Third Man Records announced this week that it’s releasing Images of Life, a three-LP box set of rare and previously unheard recordings by Ted Lucas, the cult Detroit guitarist and songwriter whose 1975 self-released debut has become one of those records that serious collectors whisper about. The set comes out May 22 and includes 1960s band recordings, early solo material, and a complete “lost” album from 1979 produced by Don Was called Impossible Love.
This is a particular kind of cultural moment that keeps happening in music, and it’s worth paying attention to: the recovery and release of work that nearly didn’t exist. Lucas studied sitar with Ravi Shankar, played Motown sessions, formed a series of bands that got dropped by Warner Bros., got his solo demo rejected by the label head Mo Ostin, and then self-released it anyway.

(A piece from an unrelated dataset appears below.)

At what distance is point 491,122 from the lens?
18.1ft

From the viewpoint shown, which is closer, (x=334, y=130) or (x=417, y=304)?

That self-released collection became known as The OM Album and slowly built a legendary reputation over decades among people who track down the right records.
Third Man put out an expanded edition of that album last year under the title Ted Lucas, which earned a Best New Reissue from Pitchfork. Images of Life goes further back and fills in the surrounding story: the early band recordings that show where he came from, the solo material that led to the self-titled record, and the lost album that never came out at all.
Don Was producing a “lost” record in 1979 is a detail that sounds like fiction, but the history of popular music is full of records that were completed, shelved, and then rediscovered decades later. What makes the Ted Lucas case compelling is the particular shape of his story: a figure whose influence traveled through the people who found his record in used bins rather than through commercial success or industry connections. The OM Album spread the way the best cult records do, person to person, year after year, until the reputation outgrew the scarcity.
Images of Life is available for preorder now. Rainy Days, the solo material LP, is streaming now ahead of the May 22 release.